__Required work__
The answer must restate every entry exactly as it appears.

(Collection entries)
━━━━━━

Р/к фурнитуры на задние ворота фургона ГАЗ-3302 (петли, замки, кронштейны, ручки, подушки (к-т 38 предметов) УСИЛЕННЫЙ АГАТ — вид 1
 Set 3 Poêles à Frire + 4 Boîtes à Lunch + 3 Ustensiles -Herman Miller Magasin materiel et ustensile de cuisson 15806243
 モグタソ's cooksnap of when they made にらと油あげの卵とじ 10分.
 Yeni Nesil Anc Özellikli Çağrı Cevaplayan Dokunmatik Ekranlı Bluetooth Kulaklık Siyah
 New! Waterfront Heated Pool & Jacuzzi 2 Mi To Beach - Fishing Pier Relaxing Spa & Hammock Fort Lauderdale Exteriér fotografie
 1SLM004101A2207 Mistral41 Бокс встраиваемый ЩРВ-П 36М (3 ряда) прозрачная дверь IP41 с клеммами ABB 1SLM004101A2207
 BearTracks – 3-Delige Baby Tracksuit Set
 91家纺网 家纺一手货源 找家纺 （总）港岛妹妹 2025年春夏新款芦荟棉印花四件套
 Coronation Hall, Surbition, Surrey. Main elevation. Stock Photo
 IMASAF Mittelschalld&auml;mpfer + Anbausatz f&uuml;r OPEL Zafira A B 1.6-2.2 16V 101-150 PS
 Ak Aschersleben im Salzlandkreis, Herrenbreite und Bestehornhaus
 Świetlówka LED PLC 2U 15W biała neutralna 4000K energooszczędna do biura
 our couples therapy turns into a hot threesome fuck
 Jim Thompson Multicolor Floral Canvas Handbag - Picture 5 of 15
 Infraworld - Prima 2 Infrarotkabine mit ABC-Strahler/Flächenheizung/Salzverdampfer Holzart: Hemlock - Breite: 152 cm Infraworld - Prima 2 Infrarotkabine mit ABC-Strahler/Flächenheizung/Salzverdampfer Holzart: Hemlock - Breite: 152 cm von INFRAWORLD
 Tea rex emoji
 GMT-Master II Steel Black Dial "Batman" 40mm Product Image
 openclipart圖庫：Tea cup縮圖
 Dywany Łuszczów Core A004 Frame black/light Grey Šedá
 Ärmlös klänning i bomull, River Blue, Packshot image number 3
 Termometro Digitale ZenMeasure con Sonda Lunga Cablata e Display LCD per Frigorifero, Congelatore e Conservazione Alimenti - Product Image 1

━━━━━━

__Output for this task__
Р/к фурнитуры на задние ворота фургона ГАЗ-3302 (петли, замки, кронштейны, ручки, подушки (к-т 38 предметов) УСИЛЕННЫЙ АГАТ — вид 1
 Set 3 Poêles à Frire + 4 Boîtes à Lunch + 3 Ustensiles -Herman Miller Magasin materiel et ustensile de cuisson 15806243
 モグタソ's cooksnap of when they made にらと油あげの卵とじ 10分.
 Yeni Nesil Anc Özellikli Çağrı Cevaplayan Dokunmatik Ekranlı Bluetooth Kulaklık Siyah
 New! Waterfront Heated Pool & Jacuzzi 2 Mi To Beach - Fishing Pier Relaxing Spa & Hammock Fort Lauderdale Exteriér fotografie
 1SLM004101A2207 Mistral41 Бокс встраиваемый ЩРВ-П 36М (3 ряда) прозрачная дверь IP41 с клеммами ABB 1SLM004101A2207
 BearTracks – 3-Delige Baby Tracksuit Set
 91家纺网 家纺一手货源 找家纺 （总）港岛妹妹 2025年春夏新款芦荟棉印花四件套
 Coronation Hall, Surbition, Surrey. Main elevation. Stock Photo
 IMASAF Mittelschalld&auml;mpfer + Anbausatz f&uuml;r OPEL Zafira A B 1.6-2.2 16V 101-150 PS
 Ak Aschersleben im Salzlandkreis, Herrenbreite und Bestehornhaus
 Świetlówka LED PLC 2U 15W biała neutralna 4000K energooszczędna do biura
 our couples therapy turns into a hot threesome fuck
 Jim Thompson Multicolor Floral Canvas Handbag - Picture 5 of 15
 Infraworld - Prima 2 Infrarotkabine mit ABC-Strahler/Flächenheizung/Salzverdampfer Holzart: Hemlock - Breite: 152 cm Infraworld - Prima 2 Infrarotkabine mit ABC-Strahler/Flächenheizung/Salzverdampfer Holzart: Hemlock - Breite: 152 cm von INFRAWORLD
 Tea rex emoji
 GMT-Master II Steel Black Dial "Batman" 40mm Product Image
 openclipart圖庫：Tea cup縮圖
 Dywany Łuszczów Core A004 Frame black/light Grey Šedá
 Ärmlös klänning i bomull, River Blue, Packshot image number 3
 Termometro Digitale ZenMeasure con Sonda Lunga Cablata e Display LCD per Frigorifero, Congelatore e Conservazione Alimenti - Product Image 1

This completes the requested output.